- **Spatial reasoning question data**:
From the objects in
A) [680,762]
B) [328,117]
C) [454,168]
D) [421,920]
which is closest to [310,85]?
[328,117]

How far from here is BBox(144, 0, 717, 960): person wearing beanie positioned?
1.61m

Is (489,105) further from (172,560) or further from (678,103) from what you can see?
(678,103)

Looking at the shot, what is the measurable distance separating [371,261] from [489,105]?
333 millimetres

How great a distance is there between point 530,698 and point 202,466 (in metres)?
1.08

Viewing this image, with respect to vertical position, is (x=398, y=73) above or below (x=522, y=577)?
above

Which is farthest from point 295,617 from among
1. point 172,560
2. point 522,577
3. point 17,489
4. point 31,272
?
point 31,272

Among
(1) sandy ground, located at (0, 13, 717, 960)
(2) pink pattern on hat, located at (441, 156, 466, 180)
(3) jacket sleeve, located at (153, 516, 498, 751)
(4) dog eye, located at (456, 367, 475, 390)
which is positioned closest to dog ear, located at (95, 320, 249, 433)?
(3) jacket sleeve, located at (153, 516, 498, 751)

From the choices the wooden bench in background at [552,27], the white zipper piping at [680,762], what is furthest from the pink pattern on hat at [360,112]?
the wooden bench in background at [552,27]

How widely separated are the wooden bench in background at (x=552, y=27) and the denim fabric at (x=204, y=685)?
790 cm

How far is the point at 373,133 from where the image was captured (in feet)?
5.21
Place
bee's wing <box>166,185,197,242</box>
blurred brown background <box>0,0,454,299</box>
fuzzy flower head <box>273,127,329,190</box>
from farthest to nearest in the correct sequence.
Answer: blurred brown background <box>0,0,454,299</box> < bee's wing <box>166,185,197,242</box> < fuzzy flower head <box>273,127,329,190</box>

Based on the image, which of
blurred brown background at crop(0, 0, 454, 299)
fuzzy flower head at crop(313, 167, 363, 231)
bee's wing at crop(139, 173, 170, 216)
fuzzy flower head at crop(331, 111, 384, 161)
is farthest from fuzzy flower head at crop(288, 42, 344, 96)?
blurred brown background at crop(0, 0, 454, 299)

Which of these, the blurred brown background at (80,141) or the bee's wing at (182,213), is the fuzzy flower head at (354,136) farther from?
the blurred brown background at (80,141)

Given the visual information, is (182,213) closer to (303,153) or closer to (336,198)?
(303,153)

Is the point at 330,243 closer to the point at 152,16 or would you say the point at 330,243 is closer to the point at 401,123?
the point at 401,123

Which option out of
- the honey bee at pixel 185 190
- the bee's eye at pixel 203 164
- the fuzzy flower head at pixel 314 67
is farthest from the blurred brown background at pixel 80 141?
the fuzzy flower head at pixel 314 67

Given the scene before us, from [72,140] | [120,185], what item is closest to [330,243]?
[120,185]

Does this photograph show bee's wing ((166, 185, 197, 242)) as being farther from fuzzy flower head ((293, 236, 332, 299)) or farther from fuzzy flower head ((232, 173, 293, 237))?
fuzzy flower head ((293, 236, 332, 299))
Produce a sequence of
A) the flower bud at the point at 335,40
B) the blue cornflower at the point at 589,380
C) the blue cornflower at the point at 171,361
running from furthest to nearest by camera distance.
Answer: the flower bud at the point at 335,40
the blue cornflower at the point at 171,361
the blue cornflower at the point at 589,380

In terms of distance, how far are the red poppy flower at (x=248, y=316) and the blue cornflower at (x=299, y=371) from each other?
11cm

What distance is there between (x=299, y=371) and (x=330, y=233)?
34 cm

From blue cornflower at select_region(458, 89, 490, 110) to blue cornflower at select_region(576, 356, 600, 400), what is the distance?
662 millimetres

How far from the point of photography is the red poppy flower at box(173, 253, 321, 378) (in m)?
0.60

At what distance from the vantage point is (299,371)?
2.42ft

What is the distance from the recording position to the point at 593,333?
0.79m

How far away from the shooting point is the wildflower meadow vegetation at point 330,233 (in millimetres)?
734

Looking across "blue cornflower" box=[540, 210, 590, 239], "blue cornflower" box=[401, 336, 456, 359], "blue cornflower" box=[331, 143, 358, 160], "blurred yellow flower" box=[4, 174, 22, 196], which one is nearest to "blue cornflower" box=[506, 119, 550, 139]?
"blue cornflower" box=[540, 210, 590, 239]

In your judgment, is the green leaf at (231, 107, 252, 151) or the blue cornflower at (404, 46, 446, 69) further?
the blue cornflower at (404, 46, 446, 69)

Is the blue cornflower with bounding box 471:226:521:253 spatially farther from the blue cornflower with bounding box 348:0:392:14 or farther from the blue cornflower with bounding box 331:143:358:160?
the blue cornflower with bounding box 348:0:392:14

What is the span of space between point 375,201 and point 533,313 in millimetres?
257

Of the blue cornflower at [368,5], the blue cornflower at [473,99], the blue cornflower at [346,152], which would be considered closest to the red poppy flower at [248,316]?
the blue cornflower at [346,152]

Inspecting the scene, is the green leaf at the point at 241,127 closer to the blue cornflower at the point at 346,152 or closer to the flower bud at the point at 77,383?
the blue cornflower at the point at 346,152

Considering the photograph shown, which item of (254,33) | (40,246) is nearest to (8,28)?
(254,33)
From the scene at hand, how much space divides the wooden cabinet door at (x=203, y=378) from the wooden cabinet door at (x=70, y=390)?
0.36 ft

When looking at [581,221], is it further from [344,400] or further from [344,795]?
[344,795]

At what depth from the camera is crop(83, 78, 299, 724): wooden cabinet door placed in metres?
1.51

- **Given problem**: Render every item above as a JSON array of strings with one string per line, omitting blank lines.

- **Correct result**:
[
  "From the objects in",
  "A) [680,762]",
  "B) [328,117]",
  "C) [454,168]",
  "D) [421,920]",
  "which is closest to [310,85]?",
  "[328,117]",
  "How far from here is BBox(144, 0, 717, 960): person wearing beanie positioned?",
  "1.61m",
  "Is (489,105) further from (172,560) or further from (678,103) from what you can see?",
  "(678,103)",
  "Looking at the shot, what is the measurable distance separating [371,261] from [489,105]?",
  "333 millimetres",
  "How great a distance is there between point 530,698 and point 202,466 (in metres)?",
  "1.08",
  "Viewing this image, with respect to vertical position, is (x=398, y=73) above or below (x=522, y=577)?",
  "above",
  "Which is farthest from point 295,617 from among",
  "1. point 172,560",
  "2. point 522,577",
  "3. point 17,489",
  "4. point 31,272",
  "?",
  "point 31,272",
  "Among",
  "(1) sandy ground, located at (0, 13, 717, 960)",
  "(2) pink pattern on hat, located at (441, 156, 466, 180)",
  "(3) jacket sleeve, located at (153, 516, 498, 751)",
  "(4) dog eye, located at (456, 367, 475, 390)",
  "which is positioned closest to dog ear, located at (95, 320, 249, 433)?",
  "(3) jacket sleeve, located at (153, 516, 498, 751)",
  "From the choices the wooden bench in background at [552,27], the white zipper piping at [680,762], what is furthest from the pink pattern on hat at [360,112]?",
  "the wooden bench in background at [552,27]",
  "How widely separated are the wooden bench in background at (x=552, y=27) and the denim fabric at (x=204, y=685)?",
  "790 cm",
  "How far is the point at 373,133 from where the image was captured (in feet)?",
  "5.21",
  "Place",
  "bee's wing <box>166,185,197,242</box>",
  "blurred brown background <box>0,0,454,299</box>",
  "fuzzy flower head <box>273,127,329,190</box>",
  "from farthest to nearest in the correct sequence.",
  "Answer: blurred brown background <box>0,0,454,299</box> < bee's wing <box>166,185,197,242</box> < fuzzy flower head <box>273,127,329,190</box>",
  "Based on the image, which of",
  "blurred brown background at crop(0, 0, 454, 299)",
  "fuzzy flower head at crop(313, 167, 363, 231)",
  "bee's wing at crop(139, 173, 170, 216)",
  "fuzzy flower head at crop(331, 111, 384, 161)",
  "is farthest from fuzzy flower head at crop(288, 42, 344, 96)?",
  "blurred brown background at crop(0, 0, 454, 299)",
  "Which of these, the blurred brown background at (80,141) or the bee's wing at (182,213), is the fuzzy flower head at (354,136) farther from?",
  "the blurred brown background at (80,141)",
  "Given the visual information, is (182,213) closer to (303,153) or closer to (336,198)?",
  "(303,153)",
  "Is the point at 330,243 closer to the point at 152,16 or would you say the point at 330,243 is closer to the point at 401,123?",
  "the point at 401,123",
  "Which option out of",
  "- the honey bee at pixel 185 190",
  "- the bee's eye at pixel 203 164",
  "- the fuzzy flower head at pixel 314 67",
  "is farthest from the blurred brown background at pixel 80 141?",
  "the fuzzy flower head at pixel 314 67",
  "Given the scene before us, from [72,140] | [120,185], what item is closest to [330,243]?",
  "[120,185]",
  "Does this photograph show bee's wing ((166, 185, 197, 242)) as being farther from fuzzy flower head ((293, 236, 332, 299)) or farther from fuzzy flower head ((232, 173, 293, 237))?",
  "fuzzy flower head ((293, 236, 332, 299))",
  "Produce a sequence of",
  "A) the flower bud at the point at 335,40",
  "B) the blue cornflower at the point at 589,380",
  "C) the blue cornflower at the point at 171,361",
  "running from furthest to nearest by camera distance.",
  "Answer: the flower bud at the point at 335,40",
  "the blue cornflower at the point at 171,361",
  "the blue cornflower at the point at 589,380",
  "In terms of distance, how far are the red poppy flower at (x=248, y=316) and the blue cornflower at (x=299, y=371) from each other?",
  "11cm",
  "What distance is there between (x=299, y=371) and (x=330, y=233)?",
  "34 cm",
  "From blue cornflower at select_region(458, 89, 490, 110) to blue cornflower at select_region(576, 356, 600, 400), what is the distance?",
  "662 millimetres",
  "How far from the point of photography is the red poppy flower at box(173, 253, 321, 378) (in m)?",
  "0.60",
  "At what distance from the vantage point is (299,371)?",
  "2.42ft",
  "What is the distance from the recording position to the point at 593,333?",
  "0.79m",
  "How far away from the shooting point is the wildflower meadow vegetation at point 330,233 (in millimetres)?",
  "734",
  "Looking across \"blue cornflower\" box=[540, 210, 590, 239], \"blue cornflower\" box=[401, 336, 456, 359], \"blue cornflower\" box=[331, 143, 358, 160], \"blurred yellow flower\" box=[4, 174, 22, 196], which one is nearest to \"blue cornflower\" box=[506, 119, 550, 139]?",
  "\"blue cornflower\" box=[540, 210, 590, 239]",
  "In your judgment, is the green leaf at (231, 107, 252, 151) or the blue cornflower at (404, 46, 446, 69) further?",
  "the blue cornflower at (404, 46, 446, 69)",
  "Is the blue cornflower with bounding box 471:226:521:253 spatially farther from the blue cornflower with bounding box 348:0:392:14 or farther from the blue cornflower with bounding box 331:143:358:160?",
  "the blue cornflower with bounding box 348:0:392:14",
  "What is the span of space between point 375,201 and point 533,313 in millimetres?",
  "257",
  "Of the blue cornflower at [368,5], the blue cornflower at [473,99], the blue cornflower at [346,152], which would be considered closest to the red poppy flower at [248,316]?",
  "the blue cornflower at [346,152]",
  "Inspecting the scene, is the green leaf at the point at 241,127 closer to the blue cornflower at the point at 346,152 or closer to the flower bud at the point at 77,383?",
  "the blue cornflower at the point at 346,152",
  "Considering the photograph shown, which item of (254,33) | (40,246) is nearest to (8,28)?",
  "(254,33)",
  "From the scene at hand, how much space divides the wooden cabinet door at (x=203, y=378) from the wooden cabinet door at (x=70, y=390)?",
  "0.36 ft",
  "When looking at [581,221], is it further from [344,400] or further from [344,795]?",
  "[344,795]",
  "At what depth from the camera is crop(83, 78, 299, 724): wooden cabinet door placed in metres?",
  "1.51"
]